> Do this:
Locate "Is (x=299, y=261)" in the listing below, then output the line holding it and every line after it, exactly and with nothing else.

> Records of spatial reasoning questions:

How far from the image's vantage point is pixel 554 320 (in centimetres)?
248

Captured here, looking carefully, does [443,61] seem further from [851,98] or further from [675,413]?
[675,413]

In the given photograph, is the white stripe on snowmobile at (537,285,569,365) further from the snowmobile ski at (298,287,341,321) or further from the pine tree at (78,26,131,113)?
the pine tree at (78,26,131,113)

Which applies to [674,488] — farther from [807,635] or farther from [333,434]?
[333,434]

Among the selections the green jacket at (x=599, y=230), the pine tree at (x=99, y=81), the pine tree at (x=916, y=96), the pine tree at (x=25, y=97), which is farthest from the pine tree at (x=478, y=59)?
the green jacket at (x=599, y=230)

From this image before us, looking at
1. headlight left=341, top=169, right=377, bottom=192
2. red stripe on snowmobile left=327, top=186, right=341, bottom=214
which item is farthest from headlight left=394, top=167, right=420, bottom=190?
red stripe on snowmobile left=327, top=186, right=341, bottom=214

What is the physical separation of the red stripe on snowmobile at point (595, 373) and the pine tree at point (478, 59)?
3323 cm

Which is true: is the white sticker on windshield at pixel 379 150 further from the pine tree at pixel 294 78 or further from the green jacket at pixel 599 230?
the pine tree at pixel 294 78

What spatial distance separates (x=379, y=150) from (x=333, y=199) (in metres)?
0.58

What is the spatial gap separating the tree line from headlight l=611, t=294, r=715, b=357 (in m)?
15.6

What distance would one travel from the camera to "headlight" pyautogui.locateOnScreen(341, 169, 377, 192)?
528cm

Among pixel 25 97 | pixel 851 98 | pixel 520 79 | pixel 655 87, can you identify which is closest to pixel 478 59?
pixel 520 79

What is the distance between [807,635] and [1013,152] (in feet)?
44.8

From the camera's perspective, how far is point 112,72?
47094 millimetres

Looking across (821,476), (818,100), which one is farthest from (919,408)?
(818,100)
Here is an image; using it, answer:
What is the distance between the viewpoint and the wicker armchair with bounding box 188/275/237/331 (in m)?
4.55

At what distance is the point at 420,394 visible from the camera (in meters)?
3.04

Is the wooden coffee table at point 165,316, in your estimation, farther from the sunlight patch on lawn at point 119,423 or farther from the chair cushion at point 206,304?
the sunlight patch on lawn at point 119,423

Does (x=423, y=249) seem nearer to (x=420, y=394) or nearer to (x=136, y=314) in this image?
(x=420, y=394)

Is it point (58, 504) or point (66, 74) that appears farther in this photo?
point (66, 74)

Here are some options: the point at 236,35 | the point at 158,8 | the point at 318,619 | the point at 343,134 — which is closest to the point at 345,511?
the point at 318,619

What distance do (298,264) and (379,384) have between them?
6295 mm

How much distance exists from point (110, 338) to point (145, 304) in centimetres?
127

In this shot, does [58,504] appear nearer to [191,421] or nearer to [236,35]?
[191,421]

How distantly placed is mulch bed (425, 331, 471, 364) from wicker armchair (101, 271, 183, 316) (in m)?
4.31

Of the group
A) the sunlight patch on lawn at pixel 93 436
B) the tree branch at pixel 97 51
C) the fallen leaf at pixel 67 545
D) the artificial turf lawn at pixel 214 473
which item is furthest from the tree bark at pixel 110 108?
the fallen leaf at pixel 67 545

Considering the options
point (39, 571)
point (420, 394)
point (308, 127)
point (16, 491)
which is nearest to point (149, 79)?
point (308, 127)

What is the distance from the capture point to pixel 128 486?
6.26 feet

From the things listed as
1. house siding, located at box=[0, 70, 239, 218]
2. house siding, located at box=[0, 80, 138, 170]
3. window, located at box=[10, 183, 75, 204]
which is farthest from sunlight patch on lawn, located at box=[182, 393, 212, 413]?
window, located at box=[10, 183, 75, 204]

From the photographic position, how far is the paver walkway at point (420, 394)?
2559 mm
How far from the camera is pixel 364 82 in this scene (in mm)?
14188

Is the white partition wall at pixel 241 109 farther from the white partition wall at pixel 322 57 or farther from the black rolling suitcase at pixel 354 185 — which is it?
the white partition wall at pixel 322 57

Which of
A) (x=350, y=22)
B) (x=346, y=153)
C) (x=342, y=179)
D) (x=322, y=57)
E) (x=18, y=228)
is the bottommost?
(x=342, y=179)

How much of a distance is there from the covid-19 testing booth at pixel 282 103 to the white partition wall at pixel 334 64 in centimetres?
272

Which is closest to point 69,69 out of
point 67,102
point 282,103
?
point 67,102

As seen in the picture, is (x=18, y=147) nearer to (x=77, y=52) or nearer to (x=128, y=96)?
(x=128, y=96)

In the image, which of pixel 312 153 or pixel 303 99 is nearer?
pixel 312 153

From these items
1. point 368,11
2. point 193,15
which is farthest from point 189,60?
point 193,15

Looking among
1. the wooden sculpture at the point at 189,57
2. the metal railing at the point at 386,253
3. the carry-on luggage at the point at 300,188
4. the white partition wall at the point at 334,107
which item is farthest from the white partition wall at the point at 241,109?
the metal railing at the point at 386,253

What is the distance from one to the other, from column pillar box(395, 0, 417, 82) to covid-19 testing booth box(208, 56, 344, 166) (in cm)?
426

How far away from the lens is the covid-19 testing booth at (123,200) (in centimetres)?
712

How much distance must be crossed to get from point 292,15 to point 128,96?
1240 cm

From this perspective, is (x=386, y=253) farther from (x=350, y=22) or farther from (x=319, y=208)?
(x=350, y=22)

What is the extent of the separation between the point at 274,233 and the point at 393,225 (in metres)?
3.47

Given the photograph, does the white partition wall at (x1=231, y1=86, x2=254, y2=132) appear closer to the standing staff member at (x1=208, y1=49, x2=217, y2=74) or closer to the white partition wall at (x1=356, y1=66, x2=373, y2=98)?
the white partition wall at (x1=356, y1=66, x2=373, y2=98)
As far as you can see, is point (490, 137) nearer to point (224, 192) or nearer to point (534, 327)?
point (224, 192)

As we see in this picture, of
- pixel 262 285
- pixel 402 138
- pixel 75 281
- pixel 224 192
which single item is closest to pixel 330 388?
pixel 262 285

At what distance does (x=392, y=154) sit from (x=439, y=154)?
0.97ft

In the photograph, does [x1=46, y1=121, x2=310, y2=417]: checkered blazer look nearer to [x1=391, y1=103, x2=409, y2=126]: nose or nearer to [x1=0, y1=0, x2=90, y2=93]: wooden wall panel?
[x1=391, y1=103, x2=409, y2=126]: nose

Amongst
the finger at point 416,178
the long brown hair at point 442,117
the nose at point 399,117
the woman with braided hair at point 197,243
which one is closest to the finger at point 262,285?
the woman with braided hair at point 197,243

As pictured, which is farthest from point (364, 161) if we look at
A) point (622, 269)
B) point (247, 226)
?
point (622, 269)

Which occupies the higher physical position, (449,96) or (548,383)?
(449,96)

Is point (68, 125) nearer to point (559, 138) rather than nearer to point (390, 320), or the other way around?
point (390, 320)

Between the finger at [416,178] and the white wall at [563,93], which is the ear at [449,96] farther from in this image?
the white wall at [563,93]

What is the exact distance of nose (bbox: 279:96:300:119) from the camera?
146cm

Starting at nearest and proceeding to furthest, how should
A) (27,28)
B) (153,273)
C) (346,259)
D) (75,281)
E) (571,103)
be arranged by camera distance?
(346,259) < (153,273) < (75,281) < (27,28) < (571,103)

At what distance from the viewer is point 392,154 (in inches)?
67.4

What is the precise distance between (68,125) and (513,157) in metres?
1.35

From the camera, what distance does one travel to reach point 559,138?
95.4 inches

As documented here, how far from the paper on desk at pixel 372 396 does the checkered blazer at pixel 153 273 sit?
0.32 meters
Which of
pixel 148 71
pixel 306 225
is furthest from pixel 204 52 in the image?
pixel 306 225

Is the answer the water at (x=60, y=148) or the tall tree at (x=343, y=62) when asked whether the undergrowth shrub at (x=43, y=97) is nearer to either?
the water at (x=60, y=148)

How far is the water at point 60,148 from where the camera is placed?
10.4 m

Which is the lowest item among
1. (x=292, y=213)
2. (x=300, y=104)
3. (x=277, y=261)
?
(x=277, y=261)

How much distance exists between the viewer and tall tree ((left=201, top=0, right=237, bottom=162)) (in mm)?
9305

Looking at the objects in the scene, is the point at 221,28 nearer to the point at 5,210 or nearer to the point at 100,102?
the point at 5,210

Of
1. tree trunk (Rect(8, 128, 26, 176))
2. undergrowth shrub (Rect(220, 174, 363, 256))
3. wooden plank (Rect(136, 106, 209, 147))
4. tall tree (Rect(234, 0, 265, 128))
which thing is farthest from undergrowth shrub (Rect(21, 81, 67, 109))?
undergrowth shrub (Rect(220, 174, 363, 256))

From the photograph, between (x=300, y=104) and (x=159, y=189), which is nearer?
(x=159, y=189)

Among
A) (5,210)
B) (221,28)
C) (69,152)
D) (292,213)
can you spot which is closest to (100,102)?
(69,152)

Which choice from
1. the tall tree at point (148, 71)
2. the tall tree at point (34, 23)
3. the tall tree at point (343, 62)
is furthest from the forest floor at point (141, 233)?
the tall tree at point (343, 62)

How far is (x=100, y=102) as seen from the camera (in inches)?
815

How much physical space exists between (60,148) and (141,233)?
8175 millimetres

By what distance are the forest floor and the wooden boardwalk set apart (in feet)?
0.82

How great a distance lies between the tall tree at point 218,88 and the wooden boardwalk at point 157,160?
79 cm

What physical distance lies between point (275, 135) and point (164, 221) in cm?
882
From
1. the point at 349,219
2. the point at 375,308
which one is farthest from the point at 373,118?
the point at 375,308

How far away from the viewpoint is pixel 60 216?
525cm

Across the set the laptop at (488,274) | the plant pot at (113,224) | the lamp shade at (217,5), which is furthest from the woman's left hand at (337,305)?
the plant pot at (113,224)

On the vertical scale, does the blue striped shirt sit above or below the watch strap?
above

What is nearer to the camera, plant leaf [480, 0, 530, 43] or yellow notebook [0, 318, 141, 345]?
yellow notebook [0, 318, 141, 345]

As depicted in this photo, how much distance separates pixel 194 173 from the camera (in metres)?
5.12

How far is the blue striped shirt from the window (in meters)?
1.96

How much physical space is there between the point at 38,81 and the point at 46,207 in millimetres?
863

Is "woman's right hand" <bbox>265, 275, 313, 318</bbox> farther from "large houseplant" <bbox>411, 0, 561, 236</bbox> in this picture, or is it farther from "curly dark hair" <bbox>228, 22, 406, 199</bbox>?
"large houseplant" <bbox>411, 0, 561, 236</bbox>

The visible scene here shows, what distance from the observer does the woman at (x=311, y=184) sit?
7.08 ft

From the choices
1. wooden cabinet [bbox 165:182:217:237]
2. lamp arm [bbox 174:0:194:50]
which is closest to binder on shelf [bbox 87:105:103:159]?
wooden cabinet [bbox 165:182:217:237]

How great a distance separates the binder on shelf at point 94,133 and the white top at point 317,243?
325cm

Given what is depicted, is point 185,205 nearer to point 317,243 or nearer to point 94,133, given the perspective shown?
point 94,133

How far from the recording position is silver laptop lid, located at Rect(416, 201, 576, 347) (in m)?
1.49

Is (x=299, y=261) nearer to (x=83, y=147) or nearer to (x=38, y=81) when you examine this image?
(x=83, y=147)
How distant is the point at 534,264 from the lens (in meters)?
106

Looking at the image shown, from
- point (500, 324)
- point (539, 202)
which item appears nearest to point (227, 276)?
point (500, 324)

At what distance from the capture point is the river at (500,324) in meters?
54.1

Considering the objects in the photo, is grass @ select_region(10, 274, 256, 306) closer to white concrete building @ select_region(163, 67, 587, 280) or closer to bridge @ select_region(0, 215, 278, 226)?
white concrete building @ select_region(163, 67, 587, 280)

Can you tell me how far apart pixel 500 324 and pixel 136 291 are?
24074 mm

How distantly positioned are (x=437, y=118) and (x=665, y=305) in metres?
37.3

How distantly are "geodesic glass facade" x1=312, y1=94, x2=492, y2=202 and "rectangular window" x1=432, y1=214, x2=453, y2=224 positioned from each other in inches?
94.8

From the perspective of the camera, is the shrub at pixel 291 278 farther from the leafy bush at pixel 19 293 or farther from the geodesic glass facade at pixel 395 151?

> Correct result:
Is (x=299, y=261) nearer to (x=83, y=147) or nearer to (x=38, y=81) when you examine this image?
(x=83, y=147)
How distant is the point at 534,264 from the lens (in meters)?
106

Looking at the image shown, from
- point (500, 324)
- point (539, 202)
which item appears nearest to point (227, 276)?
point (500, 324)

At what distance from the capture point is the river at (500,324) in meters?
54.1

Considering the objects in the photo, is grass @ select_region(10, 274, 256, 306) closer to white concrete building @ select_region(163, 67, 587, 280) or closer to bridge @ select_region(0, 215, 278, 226)?
white concrete building @ select_region(163, 67, 587, 280)

Can you tell me how far apart pixel 500 324 and pixel 136 291 are?
24074 mm

How distantly positioned are (x=437, y=118) and (x=665, y=305) in metres?
37.3

How distantly are "geodesic glass facade" x1=312, y1=94, x2=492, y2=202 and "rectangular window" x1=432, y1=214, x2=453, y2=224 positioned from each other in inches?
94.8

From the perspective of the camera, is the shrub at pixel 291 278 farther from the leafy bush at pixel 19 293 or farther from the geodesic glass facade at pixel 395 151?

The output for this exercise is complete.